For the more risk-averse individuals, they may prefer to invest their hard-earned money into safer assets such as Exchange Traded Funds, or ETFs (a basket of stocks, bonds, commodities, or a mixture of each, which offers diversification), or into stable, mature companies (in general, these companies are well-established in their industries, with a well-known product and/or service, as well as a loyal following) that pays out a dividend to their shareholders on a regularly basis. There are pros and cons to investing in such companies – one of the pros is that because they are very stable investments, the possibility of the company going out of business is very low and hence the risk is relatively small; on the other hand, in terms of capital appreciation (i.e. the difference between the current share price and the share price which they had invested in the company, multiplied by the number of shares they had) is small, due to the fact that further growth opportunities is limited.

On the other end, there are individuals who may prefer to invest their money in growth companies (in general, these are companies that are able to grow their revenues and/or net profits at a rate faster than the market as a whole.) Many of such companies tend to keep a huge bulk of their earnings to further grow their businesses (instead of distributing them as dividends.) However, as their business grows, their share price will climb as well (which leads to a much better capital appreciation opportunity compared to investing in stable, mature companies.) Despite that, one will need to take note that in terms of risk, it will be comparatively bigger than stable, mature companies in that these companies tend to take up a huge amount of debt to finance their business growth and if not managed well, they may run into cash flow problems (in servicing their interest payments) and eventually end up bankrupt (when that happens, you may potentially lose all your money.)

Finally, there are individuals who like to have the best of both worlds, where there investment portfolio consist of both stable, mature companies, as well as growth companies in a different ratio (could be 50:50, 60:40, 70:30, etc. – you get the idea here.)
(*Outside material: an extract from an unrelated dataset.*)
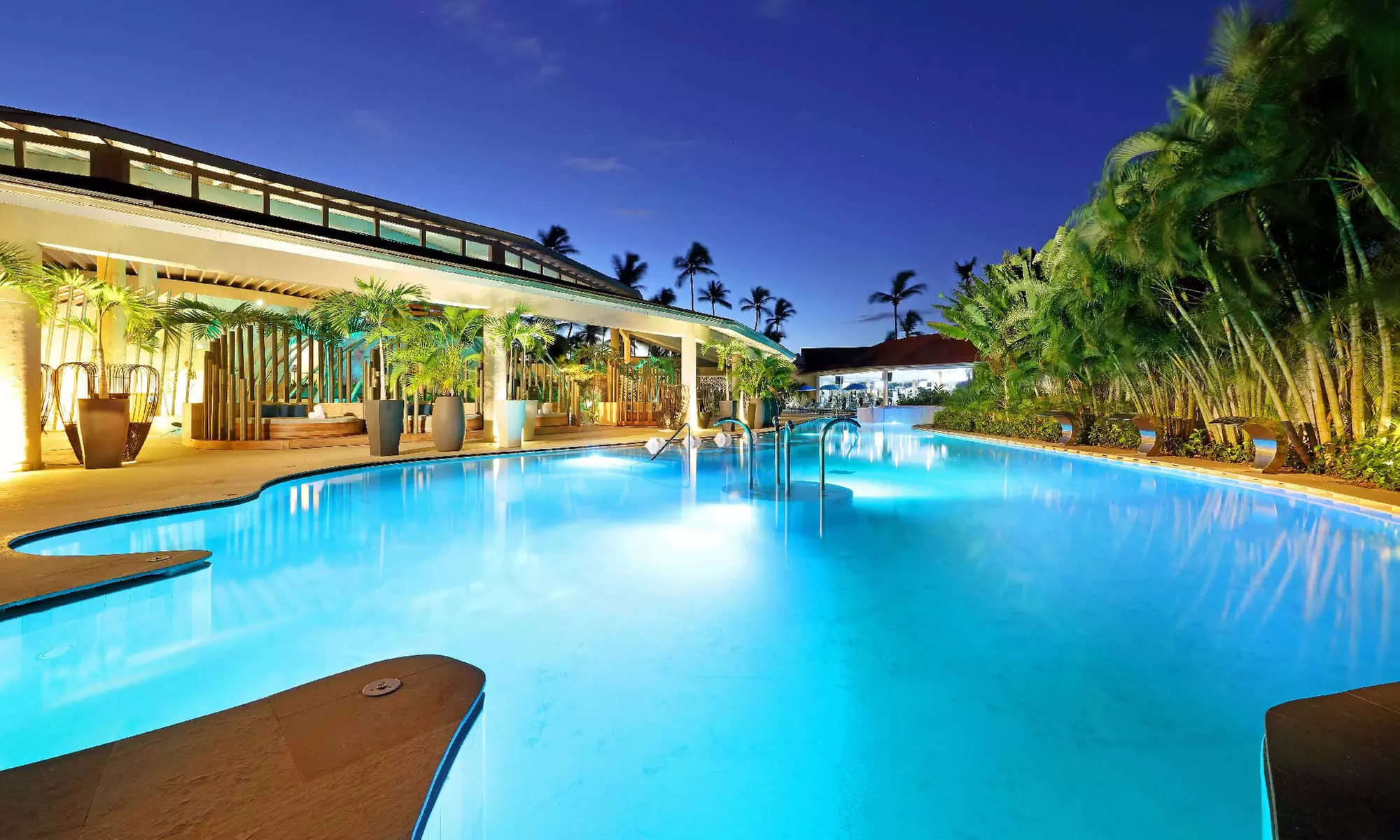 ✈ 4-Night Adults-Only All-Inclusive TRS Turquesa Hotel. Price is per Person, Based on Two Guests per Room. - Primary Image
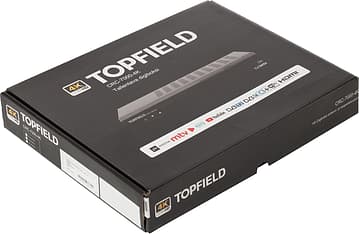 Topfield CRC-7000 tallentava smart HD-digiboksi, kuva 2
So, which group do you belong to? The best person to answer this question is yourself, where you need to ask yourself a few questions – including what you want out of your investments (whether is it one that is able to give you ‘pocket money’ in a form of dividends on a regular basis, or one that can generate for you maximum returns on your initial investment when you divest your shareholdings down the road, or a mixture or both), along with your risk appetite (whether your personal character is one that is more risk-averse, or one that is inclined towards taking risks.) Based on that, you can then create a shortlist of companies that you could potentially invest in, study them in detail (you should never invest in any company you do not already have a good understanding in), and then patiently wait for an opportune time to invest in it. It is extremely important one do not blindly invest in a company just because someone you know has shareholdings in it (simply because what they want out of their investments, along with their risk appetite, are likely to be different from yours.)